The other possibility (which is the approach I have taken with my basically-stock 1962 land rover) is to leave your truck as is, and do an electric conversion to a small, light car like a Geo, MR2  or something else that is much more suited to EV operation. I'm presuming you don't always have 2000lbs of lumber in the back to haul around, so you could leave the truck parked except for when you really needed it. at $4/gallon, 30 miles in my EV saves $8 worth of gas and god knows how much amortized maintenance costs vs. 30 miles in my rover.

Good Luck.


----------



## ElectriCar (Jun 15, 2008)

I have an F250 Crew Cab that I haul a 15,000lb 5th wheel behind. I am at the beach in it now. Hauling it I averaged 11mpg and it will cost about $210 round trip. It would be interesting to convert this truck some day. It's an '05 with 125,000 on it now. When the engine goes one day maybe battery or cap technology will be much more affordable. Right now it's impractical. These type vehicles are yet to be converted in any numbers. In fact I've not read of any large vehicle conversions.


----------



## hans j (Mar 31, 2008)

http://www.diyelectriccar.com/forums/showthread.php/electric-truck-54997.html

That thread is in the Production EV's. It would be interesting to get a hold of the driveline out of one to swap in. Or possibly something electric from the military or even UPS (if they have much yet).
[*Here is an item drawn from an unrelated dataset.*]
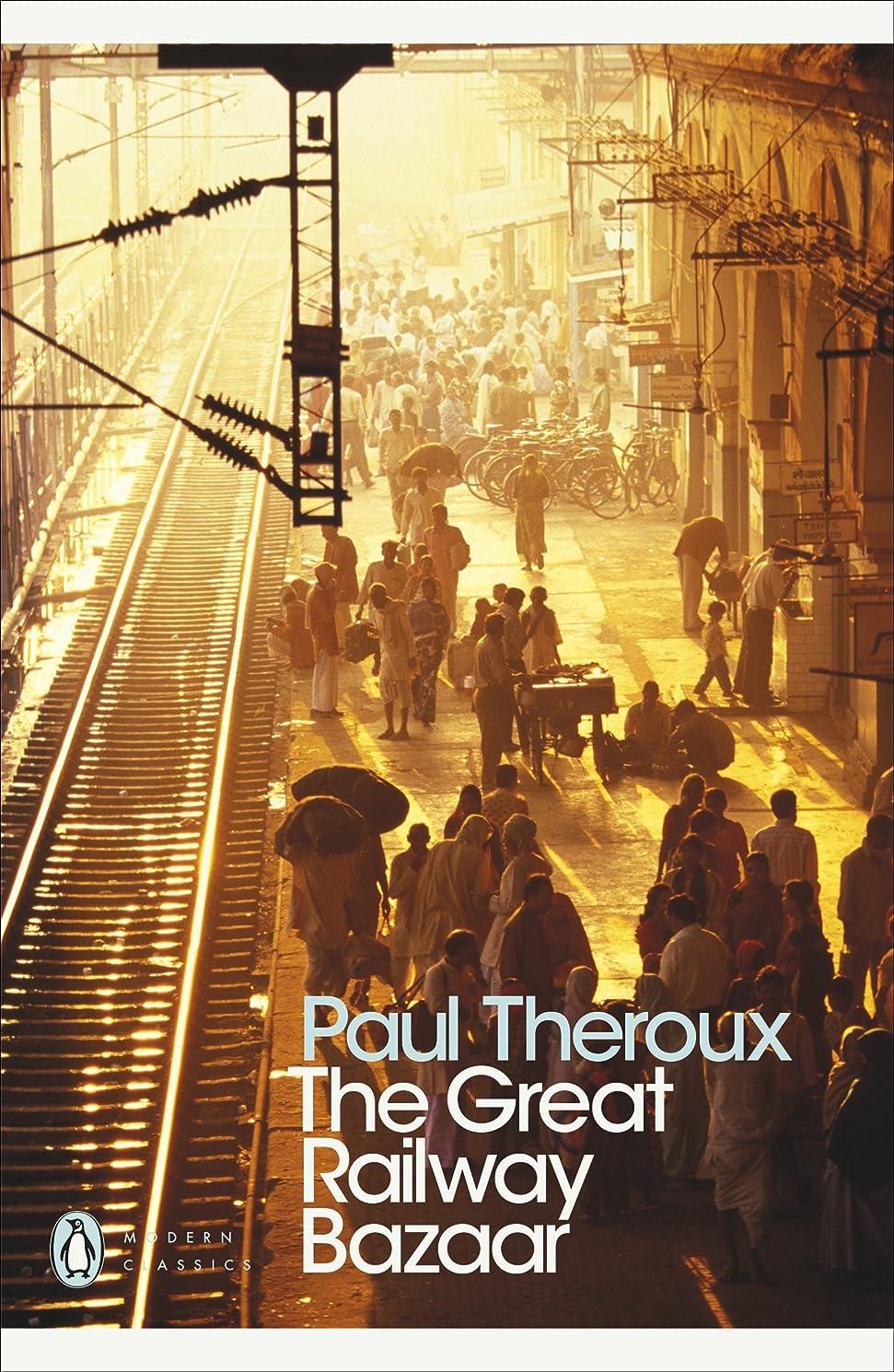 土砂降り花瓶防腐剤The Great Railway Bazaar: By Train Through Asia (Penguin Modern Classics) (English Edition)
Granted my truck is very small but even maxed out on my gross weight (3350 lbs with the batteries), I put a several hundred pound sod cutter in the bed. The trip to my house was only a couple miles but the truck didn't even feel the extra weight in the bed.


----------



## SHtruck (Jun 24, 2012)

I've been looking for new and more ecological ways to fuel my truck, '95 Dodge Ram 2500 with Cummins diesel. I might step to a dual fuel world first (CNG/CBG and diesel), that way I can get some 20-25% savings on fuel bill. Next step is to switch dino diesel to bio, produced mainly from WVO. That way I could save as much as 55% compared to straight dino diesel. These aren't too expensive to accomplish, dual fuel needs tank and pressure reducer along with all the small parts. With bio there's mainly some chemicals and basically all the equipment can be built from scrap metal. Some might say that why not just do the bio, savings would be in a same ballpark. It's the availability of a WVO in a long run that's not happening.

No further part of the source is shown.